Vatican archives could open window to Jewish history

History is not only the actions of leaders. It is the actions of millions of "ordinary people." Studying history is not only examining the deeds of these leaders. It is learning about the activities of the everyday man or woman, for they provide the detail that fills in the canvas of a past era.

Repeated calls have been made to Pope John Paul II — and his predecessors — to open the Vatican archives. Researchers need full and unfettered access to those documents, so they can make an honest assessment of the role of the Catholic Church during World War II and the Holocaust.

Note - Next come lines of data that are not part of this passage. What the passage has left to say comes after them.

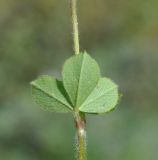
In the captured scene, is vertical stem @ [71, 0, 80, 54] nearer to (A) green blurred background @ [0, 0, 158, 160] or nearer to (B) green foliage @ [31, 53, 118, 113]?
(B) green foliage @ [31, 53, 118, 113]

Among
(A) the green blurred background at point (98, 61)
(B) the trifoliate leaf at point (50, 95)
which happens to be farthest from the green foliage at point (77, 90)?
(A) the green blurred background at point (98, 61)

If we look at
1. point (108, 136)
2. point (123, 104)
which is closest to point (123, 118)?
point (108, 136)

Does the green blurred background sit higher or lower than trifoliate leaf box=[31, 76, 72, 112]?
higher

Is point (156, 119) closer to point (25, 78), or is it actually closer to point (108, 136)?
point (108, 136)

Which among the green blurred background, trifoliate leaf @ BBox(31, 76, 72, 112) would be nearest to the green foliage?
trifoliate leaf @ BBox(31, 76, 72, 112)

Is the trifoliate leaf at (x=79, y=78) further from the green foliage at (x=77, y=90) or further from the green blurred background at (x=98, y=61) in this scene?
the green blurred background at (x=98, y=61)

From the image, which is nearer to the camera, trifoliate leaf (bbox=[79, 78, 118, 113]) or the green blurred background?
trifoliate leaf (bbox=[79, 78, 118, 113])
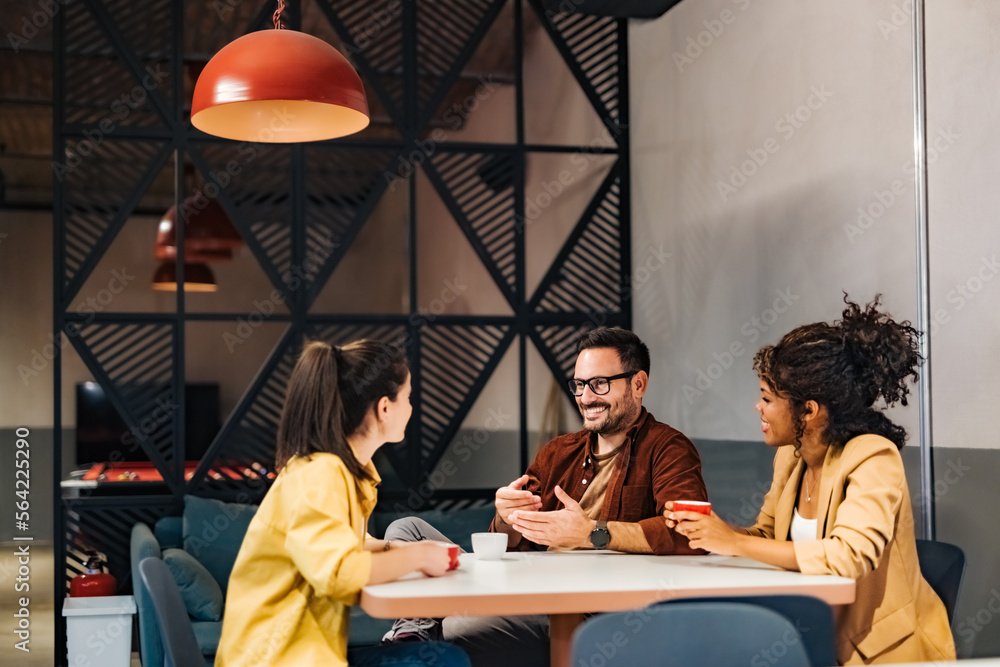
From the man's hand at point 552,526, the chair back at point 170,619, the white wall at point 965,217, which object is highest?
the white wall at point 965,217

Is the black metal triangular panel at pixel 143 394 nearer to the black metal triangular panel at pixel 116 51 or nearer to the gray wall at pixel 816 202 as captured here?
the black metal triangular panel at pixel 116 51

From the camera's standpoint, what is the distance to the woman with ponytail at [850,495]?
2227mm

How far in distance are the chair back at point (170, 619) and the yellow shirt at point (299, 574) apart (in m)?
0.09

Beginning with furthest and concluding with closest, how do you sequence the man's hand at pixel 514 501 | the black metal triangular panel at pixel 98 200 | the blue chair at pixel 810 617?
the black metal triangular panel at pixel 98 200, the man's hand at pixel 514 501, the blue chair at pixel 810 617

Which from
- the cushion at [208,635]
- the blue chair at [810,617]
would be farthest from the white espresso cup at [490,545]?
the cushion at [208,635]

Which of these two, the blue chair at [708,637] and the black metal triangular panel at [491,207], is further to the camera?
the black metal triangular panel at [491,207]

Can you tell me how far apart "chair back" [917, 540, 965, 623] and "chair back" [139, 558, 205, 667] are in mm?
1746

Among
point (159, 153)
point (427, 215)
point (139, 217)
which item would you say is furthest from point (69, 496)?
point (139, 217)

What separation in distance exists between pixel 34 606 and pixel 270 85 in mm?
5878

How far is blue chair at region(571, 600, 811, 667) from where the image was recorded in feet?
5.21

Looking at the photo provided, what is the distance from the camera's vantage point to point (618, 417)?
316cm

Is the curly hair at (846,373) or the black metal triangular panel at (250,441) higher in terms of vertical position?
the curly hair at (846,373)

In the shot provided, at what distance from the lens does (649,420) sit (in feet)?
10.4

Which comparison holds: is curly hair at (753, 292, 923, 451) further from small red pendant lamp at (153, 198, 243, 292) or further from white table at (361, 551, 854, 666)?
small red pendant lamp at (153, 198, 243, 292)
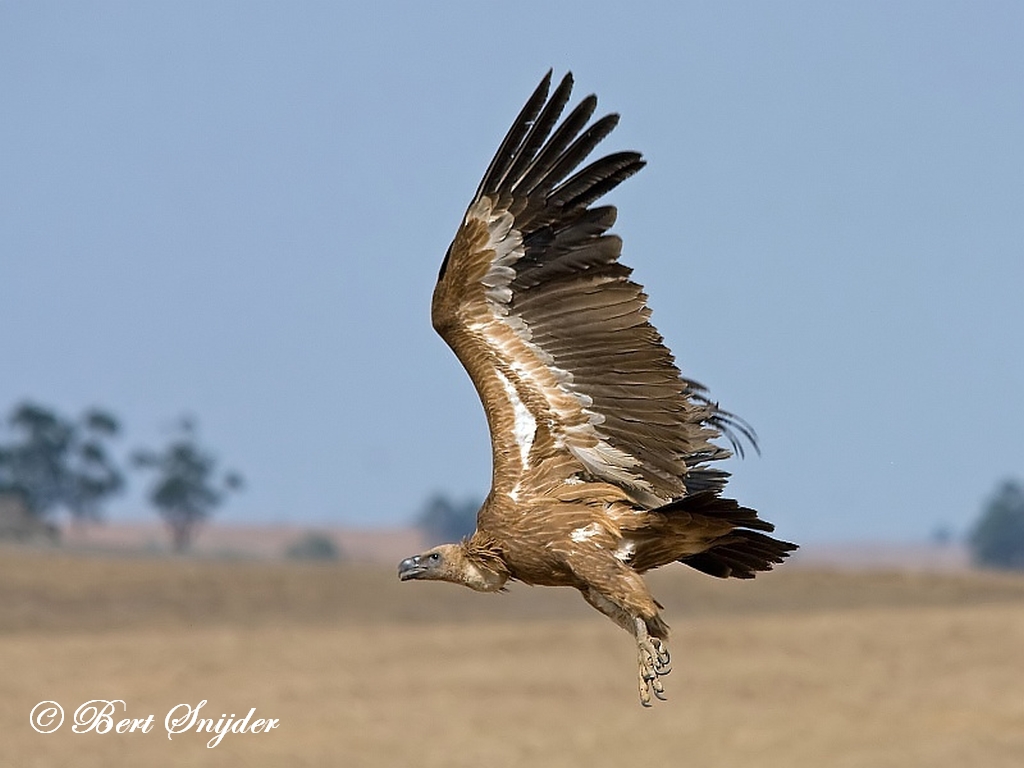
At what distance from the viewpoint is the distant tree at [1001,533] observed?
406 feet

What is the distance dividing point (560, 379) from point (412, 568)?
1.02 metres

Yet the files must be opened not only so historians can make a complete examination of the actions of the leaders of the church. They must be opened so we can get a fuller picture of what happened throughout Europe during those desperate years. The Jewish people live with a black hole of history, not on the level of what the leaders of Europe did during those years, but on the level of what happened in every European village before, during and after the Holocaust.

The recent call from Israeli Interior Minister Natan Sharansky was not the first unequivocal appeal to the Vatican to open up the past to us, but it was the clearest call to date and we fully endorse it.

Exactly how many Jews lived in every village before the war? What happened to them, on the individual level, when the German army invaded? What did their non-Jewish neighbors do? Did they help? Did they reveal Jews in hiding?

The Holocaust did not only murder more than one-half of prewar European Jewry. It also destroyed countless documents of Jewish life in Europe, as well as the opportunity to document that life more fully from the accounts of eyewitnesses. By the end of the Holocaust, many were no longer alive.

Our right to fill in this hole is no less compelling than our attempts to see the wrongs of history righted by reclaiming property, dormant accounts and insurance policies, and finding out what happened to lost relatives.

Eyewitness accounts of survivors, war criminals and non-Jews who risked their lives to save Jews do fill in the hole for those villages and towns where Jews survived, where war criminals were arrested and brought to trial, where non-Jews did not stand by silently. But what about those villages to which no Jews returned, in which no war criminals were caught, in which there were no non-Jews who helped, or from whom no testimony was taken? Much is still not known.

There is every reason to believe that many of the missing details can be filled in by material that lies in the archives of the Vatican. Indeed, in many cases, the only comprehensive accounts of those fateful years are those compiled by the church representatives. They were present in all regions of Holocaust-torn Europe. In most cases they were not threatened by the actions of the German army, the SS and their local collaborators.

We must have access to the reports of village priests to their superiors and theirs to their superiors; they surely contain unique material for historians.

We must have the right to learn the truth. Examining the reports of eyewitnesses will not bring back those murdered, any less than it will right the wrongs of acts of complicity or of silent acquiescence in the face of the Holocaust. But it will provide information.

Moreover, it is only through full access to the Vatican archives that we can learn more about the silence of Pope Pius XII during World War II and the Holocaust. The documents that relate to this are vital to end, once and for all, this last bone of contention between the Jewish people and the Catholic Church.

Only by studying the contents of the archives will we be able to find unsung Catholic heroes who helped save Jews and who must be honored for their actions. Conversely, access will also allow us to learn more about the involvement of the Catholic clergy in helping Nazi criminals escape to South America.

Our past is unbelievably scarred. The church must at least allow us a full examination of these traumatic events. Opening the Vatican archives will allow us to reclaim the black hole of history. There can be no more secrets from the Holocaust.